### Exercise aim:
Could you reproduce, unchanged, the lines from the one containing "Out of the items" through the one containing "Observing the scene", with both of those lines included?

### Material:
▬▬▬▬▬▬
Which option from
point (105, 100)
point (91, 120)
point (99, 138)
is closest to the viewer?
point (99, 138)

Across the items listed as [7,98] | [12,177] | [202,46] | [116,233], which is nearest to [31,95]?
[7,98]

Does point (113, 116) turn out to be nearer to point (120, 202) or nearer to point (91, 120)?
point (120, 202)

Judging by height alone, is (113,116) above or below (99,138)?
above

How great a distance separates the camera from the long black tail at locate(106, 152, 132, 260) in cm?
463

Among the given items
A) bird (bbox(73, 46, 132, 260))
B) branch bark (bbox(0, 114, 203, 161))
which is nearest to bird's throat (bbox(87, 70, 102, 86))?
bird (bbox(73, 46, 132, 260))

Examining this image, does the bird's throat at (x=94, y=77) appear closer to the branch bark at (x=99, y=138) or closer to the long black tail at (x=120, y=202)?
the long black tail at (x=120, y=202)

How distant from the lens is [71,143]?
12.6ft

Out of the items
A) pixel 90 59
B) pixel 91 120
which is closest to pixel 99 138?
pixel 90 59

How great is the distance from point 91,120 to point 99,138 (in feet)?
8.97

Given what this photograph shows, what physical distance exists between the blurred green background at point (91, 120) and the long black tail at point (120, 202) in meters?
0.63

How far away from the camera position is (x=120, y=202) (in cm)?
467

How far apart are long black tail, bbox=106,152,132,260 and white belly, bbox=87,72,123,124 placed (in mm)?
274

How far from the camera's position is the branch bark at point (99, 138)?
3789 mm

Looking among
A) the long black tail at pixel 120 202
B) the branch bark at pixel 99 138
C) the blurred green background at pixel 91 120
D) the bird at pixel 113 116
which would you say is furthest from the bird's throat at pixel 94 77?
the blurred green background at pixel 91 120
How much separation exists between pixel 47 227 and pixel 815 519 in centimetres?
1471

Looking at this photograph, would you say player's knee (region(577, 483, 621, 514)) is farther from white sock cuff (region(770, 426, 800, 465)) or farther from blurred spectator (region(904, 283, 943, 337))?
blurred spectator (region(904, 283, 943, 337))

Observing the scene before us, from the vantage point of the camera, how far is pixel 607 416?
▬▬▬▬▬▬
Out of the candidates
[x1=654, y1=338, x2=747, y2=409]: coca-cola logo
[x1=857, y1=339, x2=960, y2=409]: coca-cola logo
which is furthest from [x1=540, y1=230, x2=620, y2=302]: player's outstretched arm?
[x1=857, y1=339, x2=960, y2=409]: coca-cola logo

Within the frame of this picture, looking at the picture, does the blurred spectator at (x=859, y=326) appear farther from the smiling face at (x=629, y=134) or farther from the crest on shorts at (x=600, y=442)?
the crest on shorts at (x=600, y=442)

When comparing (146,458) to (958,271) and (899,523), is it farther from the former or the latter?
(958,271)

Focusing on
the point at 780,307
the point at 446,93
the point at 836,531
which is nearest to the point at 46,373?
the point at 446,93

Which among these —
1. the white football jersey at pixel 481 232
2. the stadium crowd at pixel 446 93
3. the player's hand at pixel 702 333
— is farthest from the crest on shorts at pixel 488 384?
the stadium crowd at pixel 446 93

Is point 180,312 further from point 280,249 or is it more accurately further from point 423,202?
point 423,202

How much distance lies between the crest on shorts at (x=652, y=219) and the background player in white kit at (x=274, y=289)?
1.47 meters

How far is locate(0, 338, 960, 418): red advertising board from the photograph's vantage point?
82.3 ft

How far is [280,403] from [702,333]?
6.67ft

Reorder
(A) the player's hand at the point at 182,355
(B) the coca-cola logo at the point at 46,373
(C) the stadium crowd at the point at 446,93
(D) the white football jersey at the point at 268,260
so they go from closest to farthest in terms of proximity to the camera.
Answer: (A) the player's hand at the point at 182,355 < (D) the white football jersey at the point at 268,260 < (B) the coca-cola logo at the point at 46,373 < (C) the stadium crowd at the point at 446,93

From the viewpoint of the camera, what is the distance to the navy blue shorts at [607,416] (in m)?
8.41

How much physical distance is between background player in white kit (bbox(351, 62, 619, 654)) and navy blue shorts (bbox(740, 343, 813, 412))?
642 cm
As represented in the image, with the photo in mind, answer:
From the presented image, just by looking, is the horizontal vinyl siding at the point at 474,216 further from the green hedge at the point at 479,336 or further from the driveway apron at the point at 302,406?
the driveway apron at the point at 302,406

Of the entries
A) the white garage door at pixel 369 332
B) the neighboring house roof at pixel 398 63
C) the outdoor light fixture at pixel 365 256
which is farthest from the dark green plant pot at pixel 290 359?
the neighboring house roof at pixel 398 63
▬▬▬▬▬▬
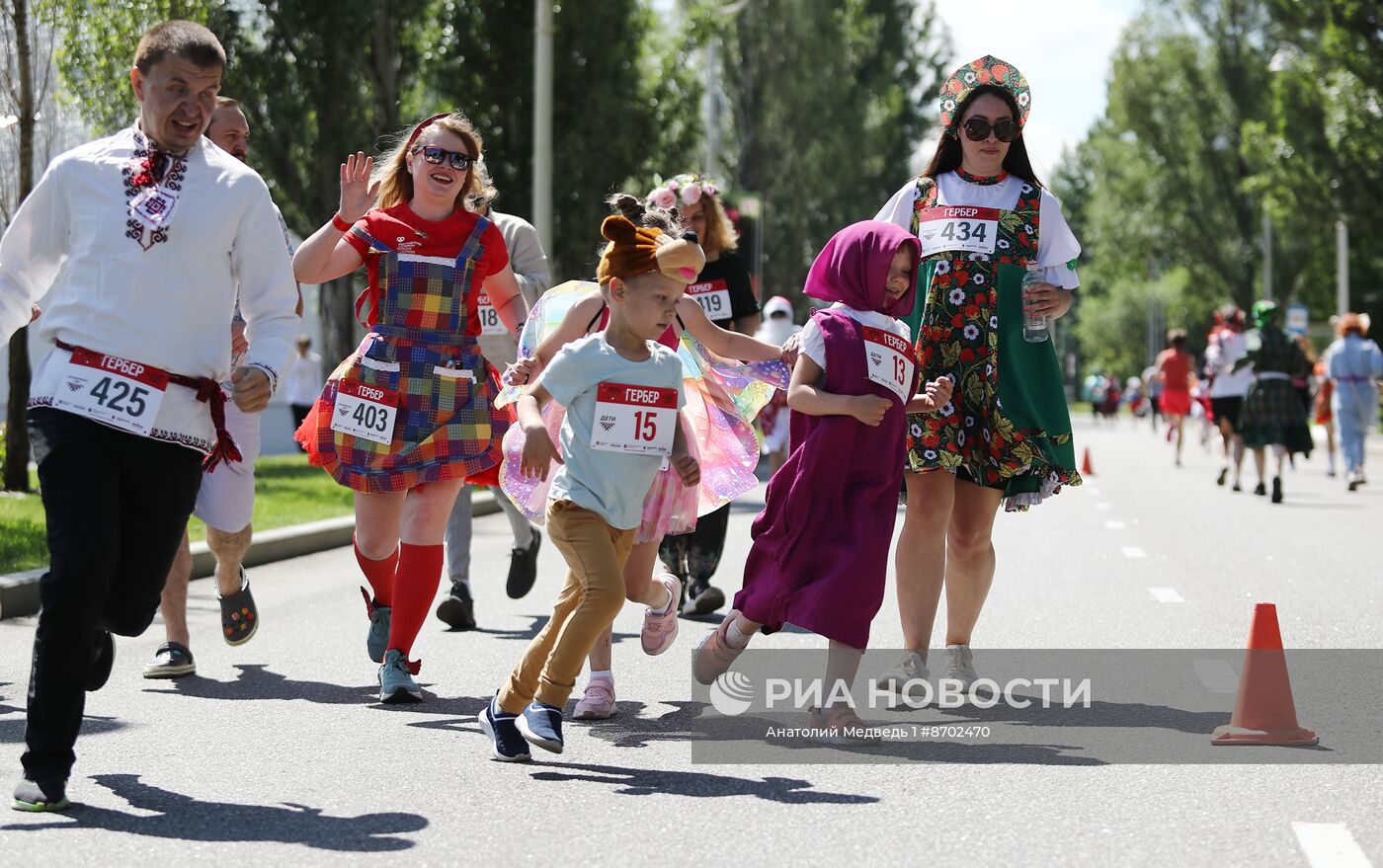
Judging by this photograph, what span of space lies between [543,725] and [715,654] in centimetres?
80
▬▬▬▬▬▬
### The solution:
Out of the items
A) pixel 90 59
B) pixel 91 120
which is closest to pixel 99 138?
pixel 90 59

How great is the distance from point 91,120 to point 99,138 (in feet)?
8.97

Given what this photograph shows, what physical distance exists between the blurred green background at point (91, 120) and the long black tail at point (120, 202) in meters?
0.63

How far away from the camera position is (x=120, y=202) (in cm)?
467

How far apart are long black tail, bbox=106,152,132,260 and white belly, bbox=87,72,123,124 placed (in mm)?
274

How far from the camera's position is the branch bark at point (99, 138)?
3789 mm

Looking among
A) the long black tail at pixel 120 202
B) the branch bark at pixel 99 138
C) the blurred green background at pixel 91 120
D) the bird at pixel 113 116
which would you say is furthest from the bird's throat at pixel 94 77?
the blurred green background at pixel 91 120
How much separation exists between pixel 47 227 and pixel 815 519 in centimetres?
1471

Looking at this photograph, would you say player's knee (region(577, 483, 621, 514)) is farther from white sock cuff (region(770, 426, 800, 465)) or farther from blurred spectator (region(904, 283, 943, 337))?
blurred spectator (region(904, 283, 943, 337))

Observing the scene before us, from the vantage point of the camera, how far is pixel 607 416?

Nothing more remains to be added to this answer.